Cosa succede dopo corso ed esame
Dopo aver frequentato il corso e superato l’esame finale, il tecnico ottiene l’attestato previsto dal percorso formativo abilitante.
Per poter operare concretamente, è poi necessario verificare le procedure regionali applicabili. In molte realtà, infatti, l’attività del certificatore richiede anche l’accreditamento o la registrazione secondo il sistema regionale di riferimento.
Dopo il conseguimento dell’abilitazione, è quindi importante controllare:
- le modalità di iscrizione o registrazione previste dalla propria Regione;
- gli eventuali elenchi regionali dei soggetti abilitati;
- le procedure operative per la gestione e il deposito degli APE.
Il superamento dell’esame è quindi un passaggio fondamentale, ma non esaurisce da solo tutti gli adempimenti necessari per iniziare a operare.
Chi rilascia il corso e l’attestato finale
I corsi di formazione per la certificazione energetica degli edifici e i relativi esami sono svolti da soggetti autorizzati a livello nazionale o regionale, secondo quanto previsto dal D.P.R. 75/2013.
L’attestato di frequenza con superamento dell’esame finale viene rilasciato dai soggetti erogatori del corso e dell’esame, secondo le modalità previste dal percorso formativo.
Per questo motivo è importante verificare sempre che il corso scelto sia organizzato in conformità alla normativa vigente e che il percorso sia strutturato correttamente sotto il profilo formativo e documentale.
In sintesi: chi deve fare davvero l’esame per diventare certificatore energetico
Il punto chiave è questo: non tutti devono fare il corso e l’esame per diventare certificatore energetico.
Il percorso con formazione ed esame è necessario per i tecnici che hanno un titolo di studio idoneo ma non possiedono l’abilitazione completa alla progettazione di edifici e impianti.
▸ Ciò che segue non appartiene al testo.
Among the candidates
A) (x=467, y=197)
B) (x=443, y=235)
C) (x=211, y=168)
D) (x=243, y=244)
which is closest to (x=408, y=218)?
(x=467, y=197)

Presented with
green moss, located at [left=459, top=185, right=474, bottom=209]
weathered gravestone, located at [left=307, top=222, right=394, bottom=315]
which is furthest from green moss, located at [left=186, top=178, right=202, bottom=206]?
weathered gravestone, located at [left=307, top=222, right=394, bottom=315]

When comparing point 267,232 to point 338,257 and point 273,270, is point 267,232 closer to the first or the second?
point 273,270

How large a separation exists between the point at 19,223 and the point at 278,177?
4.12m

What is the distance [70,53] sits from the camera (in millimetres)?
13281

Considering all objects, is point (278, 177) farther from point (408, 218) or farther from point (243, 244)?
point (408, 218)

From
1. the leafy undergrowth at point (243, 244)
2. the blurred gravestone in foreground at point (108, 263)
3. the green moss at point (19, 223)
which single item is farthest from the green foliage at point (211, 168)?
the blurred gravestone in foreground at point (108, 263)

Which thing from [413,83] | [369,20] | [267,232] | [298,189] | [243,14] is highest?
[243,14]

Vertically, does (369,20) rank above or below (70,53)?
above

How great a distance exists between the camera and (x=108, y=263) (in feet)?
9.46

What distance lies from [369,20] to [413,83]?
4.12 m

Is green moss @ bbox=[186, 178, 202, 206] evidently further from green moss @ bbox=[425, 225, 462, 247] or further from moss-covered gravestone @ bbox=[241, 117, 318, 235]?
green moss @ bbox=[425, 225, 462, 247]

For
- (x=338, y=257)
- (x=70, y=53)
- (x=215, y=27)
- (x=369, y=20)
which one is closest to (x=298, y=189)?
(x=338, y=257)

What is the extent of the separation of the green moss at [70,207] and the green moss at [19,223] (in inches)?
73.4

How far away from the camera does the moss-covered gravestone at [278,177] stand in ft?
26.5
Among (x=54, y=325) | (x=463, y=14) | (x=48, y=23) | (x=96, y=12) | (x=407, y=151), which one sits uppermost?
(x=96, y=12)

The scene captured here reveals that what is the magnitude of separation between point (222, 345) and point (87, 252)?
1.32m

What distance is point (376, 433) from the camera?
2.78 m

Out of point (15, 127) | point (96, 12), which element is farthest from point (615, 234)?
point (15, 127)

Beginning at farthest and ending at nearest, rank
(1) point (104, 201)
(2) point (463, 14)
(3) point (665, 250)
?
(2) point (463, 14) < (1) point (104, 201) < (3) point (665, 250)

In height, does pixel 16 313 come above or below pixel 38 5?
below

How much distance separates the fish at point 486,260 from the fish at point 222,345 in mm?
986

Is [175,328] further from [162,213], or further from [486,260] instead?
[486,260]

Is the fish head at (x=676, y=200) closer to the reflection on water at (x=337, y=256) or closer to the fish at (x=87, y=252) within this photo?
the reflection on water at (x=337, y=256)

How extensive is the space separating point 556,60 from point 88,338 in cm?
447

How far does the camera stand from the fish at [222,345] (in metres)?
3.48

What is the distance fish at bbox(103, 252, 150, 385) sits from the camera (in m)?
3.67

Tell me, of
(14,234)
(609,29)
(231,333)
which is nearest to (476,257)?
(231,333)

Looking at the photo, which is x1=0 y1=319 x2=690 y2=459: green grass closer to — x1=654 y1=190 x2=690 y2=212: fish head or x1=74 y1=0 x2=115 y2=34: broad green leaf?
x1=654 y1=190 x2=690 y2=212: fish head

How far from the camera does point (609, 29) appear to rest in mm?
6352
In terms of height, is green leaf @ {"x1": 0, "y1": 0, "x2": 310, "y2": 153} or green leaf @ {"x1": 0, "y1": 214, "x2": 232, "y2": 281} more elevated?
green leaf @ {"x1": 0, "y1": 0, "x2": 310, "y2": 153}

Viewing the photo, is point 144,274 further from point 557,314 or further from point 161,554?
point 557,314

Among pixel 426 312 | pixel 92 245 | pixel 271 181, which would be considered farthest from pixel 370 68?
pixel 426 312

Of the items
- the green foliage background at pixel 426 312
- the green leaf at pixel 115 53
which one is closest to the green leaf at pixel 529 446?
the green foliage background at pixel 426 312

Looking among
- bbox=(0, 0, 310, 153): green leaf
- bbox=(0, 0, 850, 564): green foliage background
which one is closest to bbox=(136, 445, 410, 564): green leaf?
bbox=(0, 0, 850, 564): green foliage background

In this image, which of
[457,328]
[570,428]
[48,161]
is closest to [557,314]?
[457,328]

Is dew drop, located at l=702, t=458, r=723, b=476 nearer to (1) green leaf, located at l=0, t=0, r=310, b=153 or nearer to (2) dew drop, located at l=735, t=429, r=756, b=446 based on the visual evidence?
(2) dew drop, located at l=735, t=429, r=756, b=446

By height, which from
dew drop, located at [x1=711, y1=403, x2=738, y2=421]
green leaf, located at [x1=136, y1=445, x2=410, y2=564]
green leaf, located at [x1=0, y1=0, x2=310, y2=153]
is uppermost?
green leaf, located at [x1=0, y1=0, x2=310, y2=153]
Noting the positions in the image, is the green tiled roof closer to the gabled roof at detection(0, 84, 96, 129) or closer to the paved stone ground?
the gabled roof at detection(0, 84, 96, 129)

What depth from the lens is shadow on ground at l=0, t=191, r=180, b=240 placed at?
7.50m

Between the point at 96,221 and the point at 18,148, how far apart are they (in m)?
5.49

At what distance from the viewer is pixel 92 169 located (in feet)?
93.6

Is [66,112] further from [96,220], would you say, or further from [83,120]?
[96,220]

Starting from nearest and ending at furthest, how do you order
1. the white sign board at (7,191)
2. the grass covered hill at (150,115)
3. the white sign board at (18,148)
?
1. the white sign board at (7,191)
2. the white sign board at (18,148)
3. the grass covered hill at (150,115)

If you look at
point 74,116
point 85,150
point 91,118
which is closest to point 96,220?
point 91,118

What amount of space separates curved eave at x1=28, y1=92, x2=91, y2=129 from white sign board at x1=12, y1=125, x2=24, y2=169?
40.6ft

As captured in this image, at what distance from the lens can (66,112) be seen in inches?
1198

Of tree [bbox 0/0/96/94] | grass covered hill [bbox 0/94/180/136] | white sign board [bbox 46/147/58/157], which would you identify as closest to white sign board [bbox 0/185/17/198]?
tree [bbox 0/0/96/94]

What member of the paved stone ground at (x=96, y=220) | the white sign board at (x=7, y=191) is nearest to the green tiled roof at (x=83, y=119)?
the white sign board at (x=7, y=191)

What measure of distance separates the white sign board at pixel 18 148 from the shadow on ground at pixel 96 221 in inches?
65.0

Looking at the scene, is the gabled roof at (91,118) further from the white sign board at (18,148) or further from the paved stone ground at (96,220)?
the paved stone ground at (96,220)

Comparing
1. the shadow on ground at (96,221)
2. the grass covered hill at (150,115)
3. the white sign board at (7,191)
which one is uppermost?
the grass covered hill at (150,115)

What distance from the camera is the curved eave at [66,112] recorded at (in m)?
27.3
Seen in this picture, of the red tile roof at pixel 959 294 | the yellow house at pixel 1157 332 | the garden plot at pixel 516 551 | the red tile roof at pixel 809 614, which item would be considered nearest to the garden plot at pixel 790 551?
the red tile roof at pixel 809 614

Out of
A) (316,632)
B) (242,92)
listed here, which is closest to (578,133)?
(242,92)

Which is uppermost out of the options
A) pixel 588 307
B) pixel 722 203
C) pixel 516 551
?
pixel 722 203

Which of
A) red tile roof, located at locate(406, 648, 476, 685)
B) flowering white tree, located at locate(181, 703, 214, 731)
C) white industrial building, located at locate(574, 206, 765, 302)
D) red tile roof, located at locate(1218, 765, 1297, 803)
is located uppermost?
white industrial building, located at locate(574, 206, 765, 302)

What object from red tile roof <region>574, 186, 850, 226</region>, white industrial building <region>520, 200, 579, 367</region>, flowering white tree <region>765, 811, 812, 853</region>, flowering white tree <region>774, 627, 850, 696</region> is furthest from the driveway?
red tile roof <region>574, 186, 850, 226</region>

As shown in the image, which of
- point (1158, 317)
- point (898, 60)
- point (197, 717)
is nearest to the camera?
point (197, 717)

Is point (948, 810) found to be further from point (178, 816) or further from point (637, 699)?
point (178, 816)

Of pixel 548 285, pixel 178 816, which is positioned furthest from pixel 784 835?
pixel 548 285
Chi invece possiede già i requisiti professionali completi può operare nell’ambito delle proprie competenze.
Dopo l’abilitazione, resta comunque necessario verificare le procedure regionali per l’accreditamento, la registrazione e la gestione operativa degli APE.
La scelta migliore è partire da una verifica chiara dei requisiti e costruire poi il proprio percorso tra corso di certificazione energetica, esame abilitante e adempimenti regionali successivi.